I’m not going to change anyone’s perspective in one post, and my intention is not to “fix” anyone. All I can suggest is the practice of letting it all go…that some new insight might be earned. Just to make the effort to view what’s going on with “you” from moment to moment, when you think of it. Study and be aware. Is the thought you’re thinking old? Is the thought you’re thinking an expectation (based on old thoughts & experiences)? Is how you’re acting…conditioned into you? Is how you’re feeling something that holds onto you? Is it based on things that have happened in the past that you care not to repeat? Or, something you wish to repeat bcuz it brought you happiness at some point? Then……laugh at all that and let it go for a moment, and BREATH! It doesn’t matter what it is, or where it’s coming from…let it go for a moment! All of it gets in the way of the now! Even when we “hope for the best”…it’s a move away from the moment. There is no “better” direction. No other place to be. It’s not a thing that we can find and hold onto. If we’re lucky…..we recognize it from time to time. Fleeting “moments”. It’s not a thing to be “consumed” with.

THROUGHOUT TODAY, WHEN IT COMES TO ME….I WILL RECOGNIZE WHERE I’M STANDING…IN THE MOMENT. AND I WILL BE GRATEFUL FOR WHERE I AM AT. WITHOUT THOUGHT. WITHOUT MEASURE. IN THAT MOMENT…I WILL NOT LOOK AROUND TO SEE WHO IS WATCHING ME. I WILL NOT LOOK AROUND TO CHECK HOW OTHERS ARE DOING, AND HAVE OPINIONS ABOUT ANY OF IT. I LEAVE ALL OPINIONS FOR OTHERS. I WILL NOT LESSON THE MOMENT, BY THINKING OF ALL THE THINGS I DON’T HAVE. OR WHERE I WOULD RATHER BE. I WILL NOT PRIDE MYSELF ON WHERE I AM, NOR WILL I LIMIT MYSELF BY THINKING I AM NOT WHERE I SHOULD BE. I WILL LET EVERYTHING GO FOR SMALL MOMENTS…AND BREATH IN THE NOW.

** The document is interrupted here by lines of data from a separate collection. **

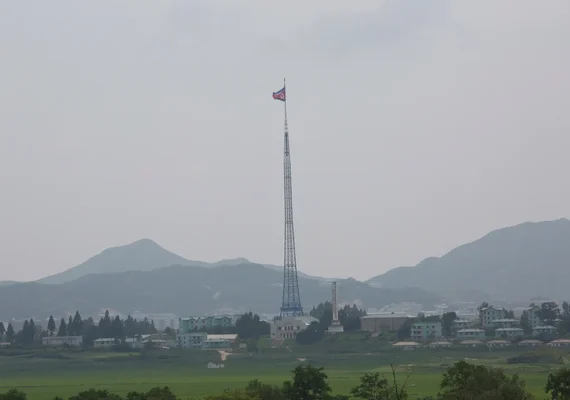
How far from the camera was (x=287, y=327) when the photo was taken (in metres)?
94.1

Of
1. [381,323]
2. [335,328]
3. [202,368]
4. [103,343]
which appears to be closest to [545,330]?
[381,323]

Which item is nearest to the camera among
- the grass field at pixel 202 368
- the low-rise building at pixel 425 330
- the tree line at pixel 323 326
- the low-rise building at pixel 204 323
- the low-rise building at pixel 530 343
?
the grass field at pixel 202 368

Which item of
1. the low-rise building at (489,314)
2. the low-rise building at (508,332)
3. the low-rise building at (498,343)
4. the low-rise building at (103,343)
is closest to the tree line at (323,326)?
the low-rise building at (489,314)

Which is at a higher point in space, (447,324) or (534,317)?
(534,317)

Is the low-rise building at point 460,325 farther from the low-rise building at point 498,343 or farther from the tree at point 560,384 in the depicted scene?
the tree at point 560,384

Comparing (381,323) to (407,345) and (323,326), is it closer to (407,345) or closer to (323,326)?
(323,326)

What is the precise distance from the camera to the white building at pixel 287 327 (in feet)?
306

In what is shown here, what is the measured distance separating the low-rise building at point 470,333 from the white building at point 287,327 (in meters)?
14.2

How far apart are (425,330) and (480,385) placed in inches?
2216

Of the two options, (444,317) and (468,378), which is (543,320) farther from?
(468,378)

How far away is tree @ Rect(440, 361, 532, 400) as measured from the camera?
28.2 m

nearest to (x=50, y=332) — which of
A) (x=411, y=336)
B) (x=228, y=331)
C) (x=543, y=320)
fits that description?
(x=228, y=331)

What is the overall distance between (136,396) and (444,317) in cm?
6174

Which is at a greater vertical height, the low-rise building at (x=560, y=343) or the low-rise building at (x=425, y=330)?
the low-rise building at (x=425, y=330)
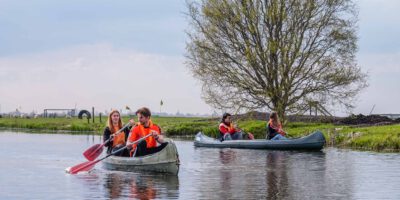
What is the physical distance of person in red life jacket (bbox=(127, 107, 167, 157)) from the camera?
66.5 feet

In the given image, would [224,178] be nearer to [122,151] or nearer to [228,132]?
[122,151]

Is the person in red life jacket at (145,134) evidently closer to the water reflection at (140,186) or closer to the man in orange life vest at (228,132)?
the water reflection at (140,186)

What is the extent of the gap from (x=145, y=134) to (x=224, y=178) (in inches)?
95.9

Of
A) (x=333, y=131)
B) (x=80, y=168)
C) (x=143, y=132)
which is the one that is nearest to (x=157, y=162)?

2 thoughts on “Therapy Thursday: Empowerment

  1. Thank you for commenting on my blog post earlier! My husband is the youngest of two by 5 years so I think he feels like he got the shaft when he was younger! That could explain a lot!

    Reading your post made me feel at ease with myself! I feel calm…
    I hope you have a good weekend!!

  2. And….little girls grow up with fairytales; where everything’s perfect, and everyone’s happy. We have these ideas in our head, and they’re nice idea(l)s, but…they can make us miserably crazy if they’re not kept in check. We have the best of intentions. It where everyone’s ideals overlap…tensions arise. You just want the best for “all” your kids, and there’s nothing at all wrong with that.

    Sometimes the best thing to do is step back, at least to breathe a little and maybe get another perspective. I would bet my life savings on one thing…the problem is with your husband. It’s got nothing to do with your daughter. Conflict is always an internal dilemma.

    Maybe talking with him about his childhood, when nothing is going on. When he’s acting himself…in a round-about way, bring it up, and I bet that will answer a lot of questions. Come at the problem from another direction, covertly. Anyway, not to preach…I just hope the best for you and yours.

    Glad my post eased some tension for you. Was thinking when I posted it that it was too long winded. But, you made it worthwhile.
    Thanks back! You have a good, easy weekend too!